[Catatan dari sebuah dataset]
---------------

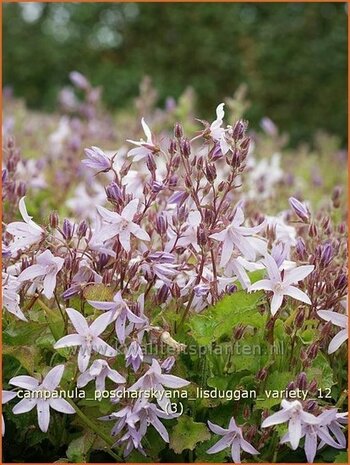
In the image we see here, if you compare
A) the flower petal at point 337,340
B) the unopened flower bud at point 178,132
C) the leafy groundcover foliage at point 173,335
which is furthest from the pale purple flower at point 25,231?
the flower petal at point 337,340

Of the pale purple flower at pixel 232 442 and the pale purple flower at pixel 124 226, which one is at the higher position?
the pale purple flower at pixel 124 226

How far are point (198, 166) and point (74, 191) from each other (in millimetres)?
2316

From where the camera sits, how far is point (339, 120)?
1353cm

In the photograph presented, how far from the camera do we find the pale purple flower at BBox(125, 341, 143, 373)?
5.14 ft

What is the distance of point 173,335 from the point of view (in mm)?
1729

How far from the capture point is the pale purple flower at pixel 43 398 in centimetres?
157

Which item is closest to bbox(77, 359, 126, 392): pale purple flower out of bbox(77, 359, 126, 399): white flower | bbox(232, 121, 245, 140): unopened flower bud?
bbox(77, 359, 126, 399): white flower

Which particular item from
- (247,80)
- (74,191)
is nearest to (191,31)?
(247,80)

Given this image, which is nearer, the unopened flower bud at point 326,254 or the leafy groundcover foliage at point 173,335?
the leafy groundcover foliage at point 173,335

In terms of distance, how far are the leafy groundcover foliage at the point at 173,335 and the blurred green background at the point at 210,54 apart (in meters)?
11.8

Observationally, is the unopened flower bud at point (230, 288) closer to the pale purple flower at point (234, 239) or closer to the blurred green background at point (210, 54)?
the pale purple flower at point (234, 239)

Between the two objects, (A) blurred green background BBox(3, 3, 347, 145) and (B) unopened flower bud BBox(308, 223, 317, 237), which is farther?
(A) blurred green background BBox(3, 3, 347, 145)

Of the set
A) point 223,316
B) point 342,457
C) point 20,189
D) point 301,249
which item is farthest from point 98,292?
point 20,189

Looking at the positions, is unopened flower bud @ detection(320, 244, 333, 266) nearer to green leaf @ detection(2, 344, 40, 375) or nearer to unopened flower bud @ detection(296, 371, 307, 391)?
unopened flower bud @ detection(296, 371, 307, 391)
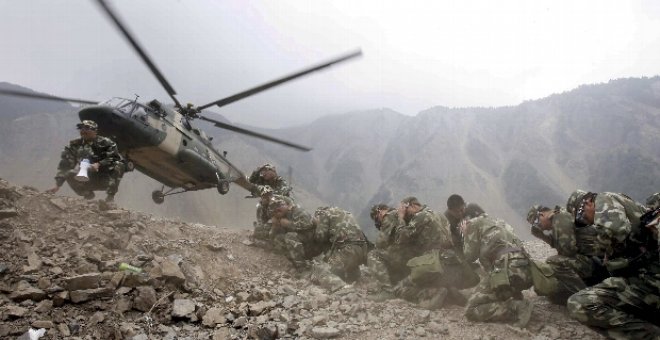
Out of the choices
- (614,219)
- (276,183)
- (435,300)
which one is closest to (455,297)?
(435,300)

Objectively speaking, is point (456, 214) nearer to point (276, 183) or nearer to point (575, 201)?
point (575, 201)

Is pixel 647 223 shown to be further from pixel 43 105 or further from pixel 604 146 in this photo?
pixel 43 105

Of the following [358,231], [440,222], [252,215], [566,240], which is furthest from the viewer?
[252,215]

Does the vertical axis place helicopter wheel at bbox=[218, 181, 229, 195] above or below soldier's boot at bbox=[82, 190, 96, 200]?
above

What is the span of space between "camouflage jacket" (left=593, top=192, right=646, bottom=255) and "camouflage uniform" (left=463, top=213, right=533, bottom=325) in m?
0.93

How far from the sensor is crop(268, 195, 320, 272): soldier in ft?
21.5

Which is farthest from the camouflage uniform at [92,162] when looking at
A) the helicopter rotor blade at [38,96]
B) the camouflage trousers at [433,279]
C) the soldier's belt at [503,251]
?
the soldier's belt at [503,251]

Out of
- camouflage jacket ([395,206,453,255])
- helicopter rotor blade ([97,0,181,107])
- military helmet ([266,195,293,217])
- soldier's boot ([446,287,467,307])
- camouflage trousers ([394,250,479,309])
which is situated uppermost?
helicopter rotor blade ([97,0,181,107])

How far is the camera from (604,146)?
49094 millimetres

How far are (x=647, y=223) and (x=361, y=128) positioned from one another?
212 ft

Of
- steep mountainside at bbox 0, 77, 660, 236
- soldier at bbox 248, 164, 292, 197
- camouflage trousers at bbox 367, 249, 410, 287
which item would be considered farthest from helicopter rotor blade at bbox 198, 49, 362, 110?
steep mountainside at bbox 0, 77, 660, 236

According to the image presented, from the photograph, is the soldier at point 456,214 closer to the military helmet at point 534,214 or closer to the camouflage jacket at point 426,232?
the camouflage jacket at point 426,232

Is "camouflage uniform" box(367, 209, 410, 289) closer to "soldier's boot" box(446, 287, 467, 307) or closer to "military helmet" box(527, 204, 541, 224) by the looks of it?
"soldier's boot" box(446, 287, 467, 307)

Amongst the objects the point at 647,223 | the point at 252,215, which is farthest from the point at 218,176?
the point at 252,215
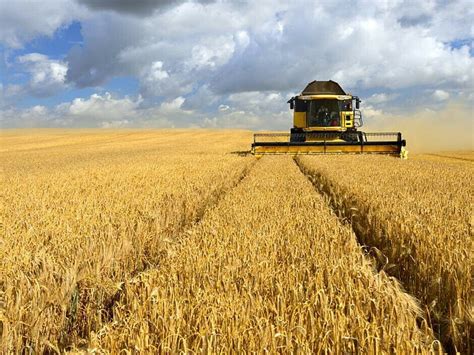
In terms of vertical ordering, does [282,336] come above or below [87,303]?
above

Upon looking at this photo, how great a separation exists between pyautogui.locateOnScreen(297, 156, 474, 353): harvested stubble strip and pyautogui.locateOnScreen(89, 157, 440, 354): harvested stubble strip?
0.99 ft

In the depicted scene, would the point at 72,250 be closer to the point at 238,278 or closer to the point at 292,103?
the point at 238,278

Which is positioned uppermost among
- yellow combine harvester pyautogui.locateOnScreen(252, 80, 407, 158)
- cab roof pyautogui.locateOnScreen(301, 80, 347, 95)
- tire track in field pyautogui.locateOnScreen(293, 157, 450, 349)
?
cab roof pyautogui.locateOnScreen(301, 80, 347, 95)

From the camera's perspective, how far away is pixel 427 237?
4281mm

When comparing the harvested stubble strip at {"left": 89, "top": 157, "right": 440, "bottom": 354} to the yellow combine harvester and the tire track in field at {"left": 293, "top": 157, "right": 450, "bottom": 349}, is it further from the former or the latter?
the yellow combine harvester

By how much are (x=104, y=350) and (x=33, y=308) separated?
0.96 meters

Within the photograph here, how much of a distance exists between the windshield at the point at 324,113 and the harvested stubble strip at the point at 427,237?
506 inches

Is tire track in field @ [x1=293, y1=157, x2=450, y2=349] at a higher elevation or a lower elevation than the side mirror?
lower

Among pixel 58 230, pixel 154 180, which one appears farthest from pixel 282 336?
pixel 154 180

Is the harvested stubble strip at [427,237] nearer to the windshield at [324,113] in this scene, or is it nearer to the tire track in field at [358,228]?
the tire track in field at [358,228]

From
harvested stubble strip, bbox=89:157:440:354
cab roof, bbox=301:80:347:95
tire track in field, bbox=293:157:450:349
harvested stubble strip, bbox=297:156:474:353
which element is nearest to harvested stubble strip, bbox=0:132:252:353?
harvested stubble strip, bbox=89:157:440:354

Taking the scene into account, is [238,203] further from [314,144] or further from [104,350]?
[314,144]

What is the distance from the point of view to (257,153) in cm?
2169

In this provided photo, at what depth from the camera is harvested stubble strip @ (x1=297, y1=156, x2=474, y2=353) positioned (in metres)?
3.18
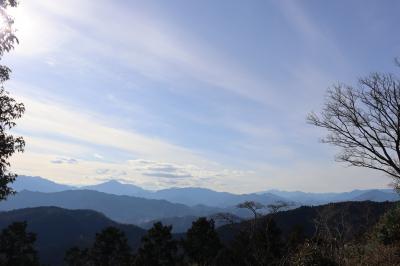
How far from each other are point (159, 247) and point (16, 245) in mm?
18274

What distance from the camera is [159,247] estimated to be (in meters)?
58.3

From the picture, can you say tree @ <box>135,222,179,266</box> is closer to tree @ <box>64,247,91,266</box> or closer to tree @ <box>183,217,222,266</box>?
tree @ <box>183,217,222,266</box>

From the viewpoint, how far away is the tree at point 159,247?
57.8 m

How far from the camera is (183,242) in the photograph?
60094 mm

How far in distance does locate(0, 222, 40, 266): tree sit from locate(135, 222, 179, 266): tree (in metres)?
14.1

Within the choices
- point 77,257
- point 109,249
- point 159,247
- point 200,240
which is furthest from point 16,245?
point 200,240

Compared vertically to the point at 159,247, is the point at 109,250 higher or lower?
lower

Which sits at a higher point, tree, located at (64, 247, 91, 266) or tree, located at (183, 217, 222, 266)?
tree, located at (183, 217, 222, 266)

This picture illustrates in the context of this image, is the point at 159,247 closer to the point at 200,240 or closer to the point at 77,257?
the point at 200,240

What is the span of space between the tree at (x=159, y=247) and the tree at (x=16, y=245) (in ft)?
46.3

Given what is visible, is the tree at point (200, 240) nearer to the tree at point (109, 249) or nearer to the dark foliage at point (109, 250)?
the dark foliage at point (109, 250)

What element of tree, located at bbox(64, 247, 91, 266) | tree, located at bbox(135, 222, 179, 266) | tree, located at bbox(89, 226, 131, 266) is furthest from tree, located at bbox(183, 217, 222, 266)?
tree, located at bbox(64, 247, 91, 266)

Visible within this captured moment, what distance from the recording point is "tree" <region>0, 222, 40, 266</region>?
50375mm

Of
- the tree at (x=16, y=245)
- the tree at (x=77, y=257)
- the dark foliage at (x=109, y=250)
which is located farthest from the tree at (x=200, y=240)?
the tree at (x=16, y=245)
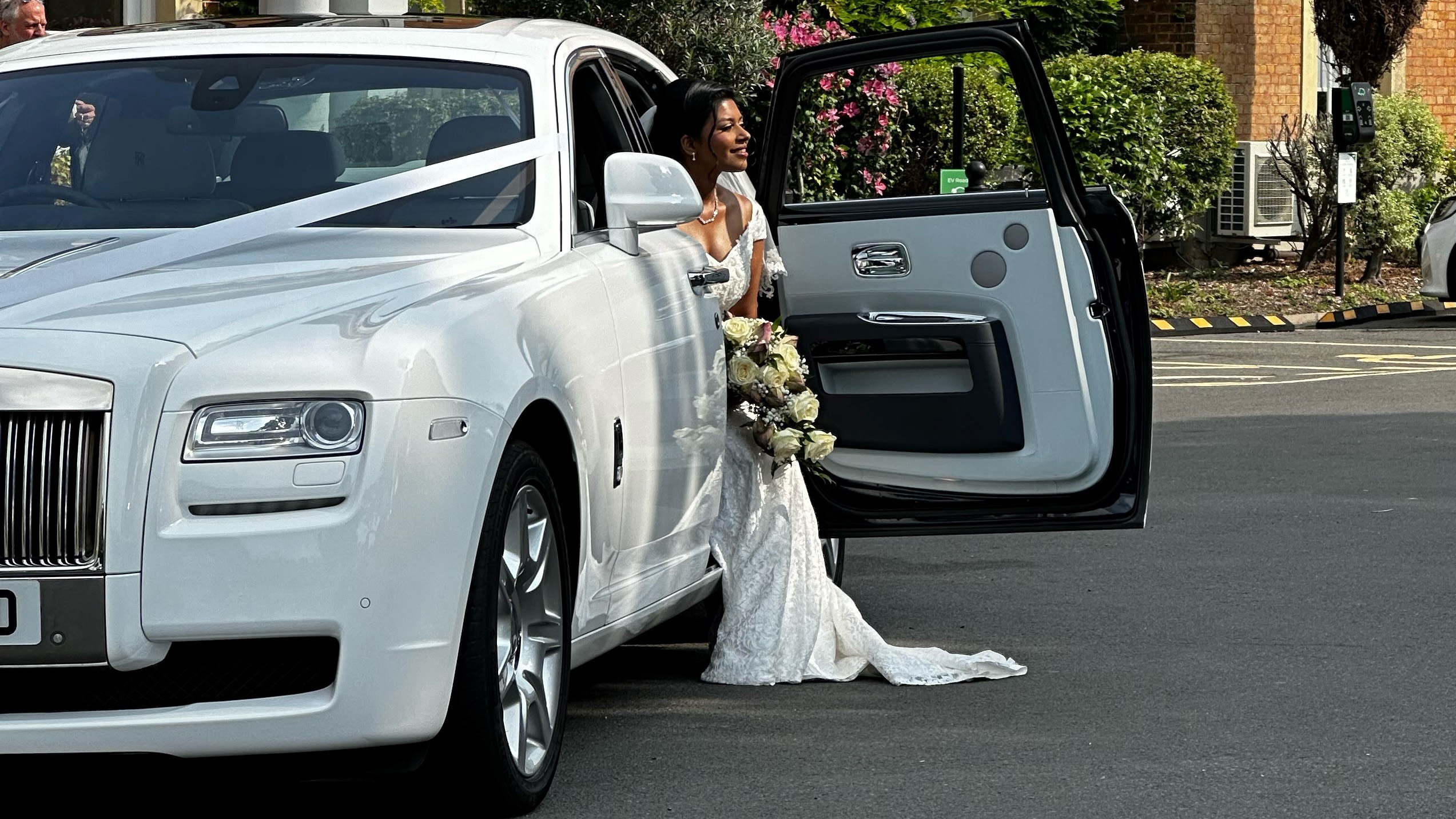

---------------

Ambil setiap baris dari catatan di atas yang memuat kata "distance", lalu salin baris-baris itu. Huruf besar dan kecil dibedakan.

What is the distance of point 173,335 from the point of view (in mm)?
In terms of distance, how far are the leafy groundcover foliage at the point at 173,335 and the blurred green background at the point at 210,54 apart (in meters)?
Within the photograph here, how much of a distance exists between the windshield at the point at 324,113 and the harvested stubble strip at the point at 427,237?
What is the distance from the point of view to (257,153) in cm?
What distance from the camera is [159,247] estimated to be (in meters)?
How far in distance does locate(0, 222, 40, 266): tree sit from locate(135, 222, 179, 266): tree (in metres)?
Visible within this captured moment, what distance from the recording point is "tree" <region>0, 222, 40, 266</region>?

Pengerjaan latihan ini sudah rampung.